The records:
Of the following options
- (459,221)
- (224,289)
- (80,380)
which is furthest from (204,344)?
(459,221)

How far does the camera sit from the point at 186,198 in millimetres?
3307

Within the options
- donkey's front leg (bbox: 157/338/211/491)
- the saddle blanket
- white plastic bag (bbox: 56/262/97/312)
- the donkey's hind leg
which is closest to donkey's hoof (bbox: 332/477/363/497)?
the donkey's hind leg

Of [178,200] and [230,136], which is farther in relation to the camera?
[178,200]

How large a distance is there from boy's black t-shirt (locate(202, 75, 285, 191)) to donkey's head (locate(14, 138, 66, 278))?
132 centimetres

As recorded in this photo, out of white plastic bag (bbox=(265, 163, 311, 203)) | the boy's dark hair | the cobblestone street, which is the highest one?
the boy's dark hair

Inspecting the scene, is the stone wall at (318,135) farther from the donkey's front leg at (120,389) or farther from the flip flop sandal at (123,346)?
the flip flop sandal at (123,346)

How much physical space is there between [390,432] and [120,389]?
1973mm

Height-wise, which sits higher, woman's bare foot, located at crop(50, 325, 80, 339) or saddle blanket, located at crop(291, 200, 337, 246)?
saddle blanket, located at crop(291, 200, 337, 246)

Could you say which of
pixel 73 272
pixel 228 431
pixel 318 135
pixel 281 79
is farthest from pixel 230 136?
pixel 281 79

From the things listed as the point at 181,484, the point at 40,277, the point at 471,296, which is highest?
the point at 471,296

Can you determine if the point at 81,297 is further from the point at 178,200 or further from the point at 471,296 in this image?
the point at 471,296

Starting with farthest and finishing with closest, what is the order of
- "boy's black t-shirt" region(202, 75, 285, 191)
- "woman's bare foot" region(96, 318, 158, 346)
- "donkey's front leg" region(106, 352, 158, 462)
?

---

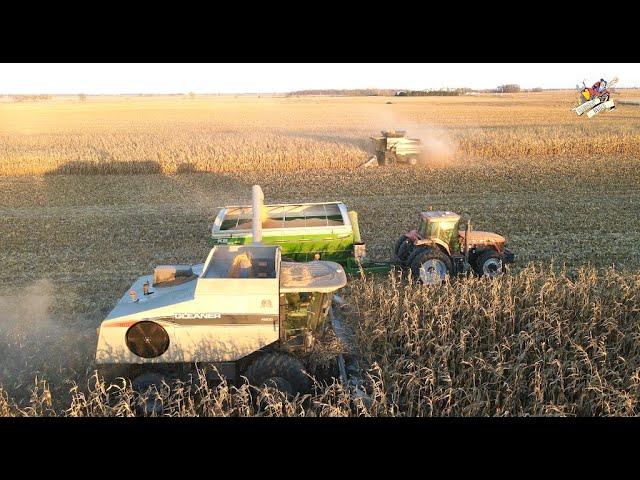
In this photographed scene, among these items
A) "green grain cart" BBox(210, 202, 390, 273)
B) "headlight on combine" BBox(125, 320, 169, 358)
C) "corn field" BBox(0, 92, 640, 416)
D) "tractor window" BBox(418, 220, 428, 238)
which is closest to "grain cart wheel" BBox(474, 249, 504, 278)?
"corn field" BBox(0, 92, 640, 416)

Aim of the exercise:
Identify every line above that contains the word "highest", and copy each of those lines.

Response:
As recorded in this photo, out of white plastic bag (bbox=(265, 163, 311, 203)) | the boy's dark hair | the cobblestone street, which is the highest one?
From the things listed as the point at 181,484, the point at 40,277, the point at 471,296, which is highest?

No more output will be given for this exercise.